An attemperator is a coil of pipe that usually lies downstream of a steam turbine or boiler. Its basic function is to regulate the temperature of steam by either running cold or hot water. In this article, you will learn an attemperator’s working principle, its use in boilers, compare an attemperator vs a desuperheater, and learn how an attemperator valve works.
Mostly, attemperators serve to reduce the temperature of superheated steam so that downstream equipment does not fail. This is common in industrial processes that deliver both power generation and heating, or when deploying various stages of heating. An attemperator comes in-between stages to ensure the steam is at the right temperature before subsequent steps in the cycle. The way it achieves this depends on its type, which can be either spray or indirect contact.
Spray Type Attemperator
The basic working principle for all attemperators is to take the heat out of a system by the introduction of liquid water. For the spray type, multiple nozzles spray liquid water directly on the steam, intermittently. As a result, the liquid takes up some energy from the steam and vaporizes. Thereby it reduces the temperature of the system. The temperature and the flow rate of the incoming steam determine the influx rate from the nozzles. Because of the direct contact, this method is efficient in heat exchange. However, exposing the nozzle assembly to thermal cycles results in deterioration over time, leading to the sporadic release of water into the steam. Mitigating this requires the use of durable materials and mechanisms for the nozzle assembly.
Indirect Contact Attemperator
In the indirect contact attemperator, the heat exchange between the liquid water and superheated steam can occur via a solid boundary. Typically, this involves a shell and tube setup, where the steam runs through the tubes and the liquid water occupies the larger shell area.

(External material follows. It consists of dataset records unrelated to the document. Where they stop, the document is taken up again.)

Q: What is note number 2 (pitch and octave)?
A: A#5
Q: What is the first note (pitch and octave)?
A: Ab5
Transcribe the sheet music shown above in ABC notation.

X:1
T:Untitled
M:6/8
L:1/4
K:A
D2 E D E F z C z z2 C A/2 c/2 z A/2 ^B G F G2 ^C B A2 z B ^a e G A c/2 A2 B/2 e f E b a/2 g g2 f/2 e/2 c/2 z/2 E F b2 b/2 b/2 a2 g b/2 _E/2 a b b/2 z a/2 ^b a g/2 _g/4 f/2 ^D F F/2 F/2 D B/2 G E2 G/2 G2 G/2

Controlling the temperature of the desuperheated steam occurs by regulating the pressure or flow rate of the liquid water. Controlling the flow rate of the water is preferable on most occasions.
Although the indirect contact attemperator eliminates nozzle assembly challenges, it is less efficient. Also, the setup is bulkier, more expensive, and prone to scale buildup on its walls, which hinders heat exchange.
No matter the application of an attemperator, there are two key parameters that serve to qualify its performance. First is its turndown, which describes the range of flow rates over which it can operate. Moreover, this turndown is a ratio of the maximum flow to the minimum flow and can be determined for the steam or the cooling water flow.
Another important parameter is the mass flow rate of the cooling water (mcw). Its value varies according to the mass flow rate of the superheated steam (ms) per time. Both parameters are a function of the desired enthalpy of the desuperheated steam (hd), as well as those of the superheated steam (hs) and cooling water (hcw).
Attemperator in a Boiler
Generally, boilers have several stages of heating to take the feedwater temperature to a desirable level to achieve a purpose. After each stage, an attemperator reduces the steam temperature to allow intermediate pipes and ancillary equipment to handle the steam safely.
Typically, the goal is to take the steam to within 5 °F to 10 °F above its saturation temperature, depending on the system demands. Thus, a thermometer obtains the temperature of the steam after each stage of superheating, then injects liquid water accordingly. Modern boiler systems utilize either the spray type or indirect contact attemperator.
Attemperator vs Desuperheater
Attemperators and desuperheaters are often regarded as the same because they largely perform the same function. Both serve to reduce the temperature of steam in a system either by direct or indirect contact with liquid water. However, there are a few aspects that distinguish between both as the table below highlights.
|Generally, attemperators operate over a wider range of pressure and temperature. So they have a larger turndown ratio.||Temperatures and pressure ranges associated with desuperheaters are limited.|
|Only the introduction of liquid water is used in reducing steam temperature.||Some versions make use of a venturi tail to reduce the temperature of steam.|
|The target of its temperature control could be either to increase or reduce. Although, it serves to reduce temperature in most cases.||Desuperheaters target only reduction in steam temperature.|
Attemperators use control valves because to deliver a precise amount of water to achieve specific temperature changes. In indirect contact attemperators, the valve function is simply to alter the cooling water flow rate to suit steam requirements per time. However, the demands are more in the direct contact system, as the valve’s parts interface with the steam. This exposure to thermal cycles makes the valve prone to failure, especially its moving parts. So, the use of superior materials that is wear and erosion resistant is necessary, as well as having a predictive maintenance strategy. Despite this downside, the direct contact system is preferable in most systems as it delivers superior efficiency. Typically, this valve system uses multiple nozzles to atomize the introduction of cooling water. Also, these nozzles could be placed in a variety of angles to alter the cooling effect.
When in operation, the control valve varies the inflow of cooling water according to the sensor measurements of steam flowrate and temperature. Then the diffuser sprays this water into the shell to lower the steam temperature. If the system is operating a low load condition, the steam influx reduces as well as the cooling water. In addition, some of the nozzles are shut off to avoid excessive reduction of the steam temperature.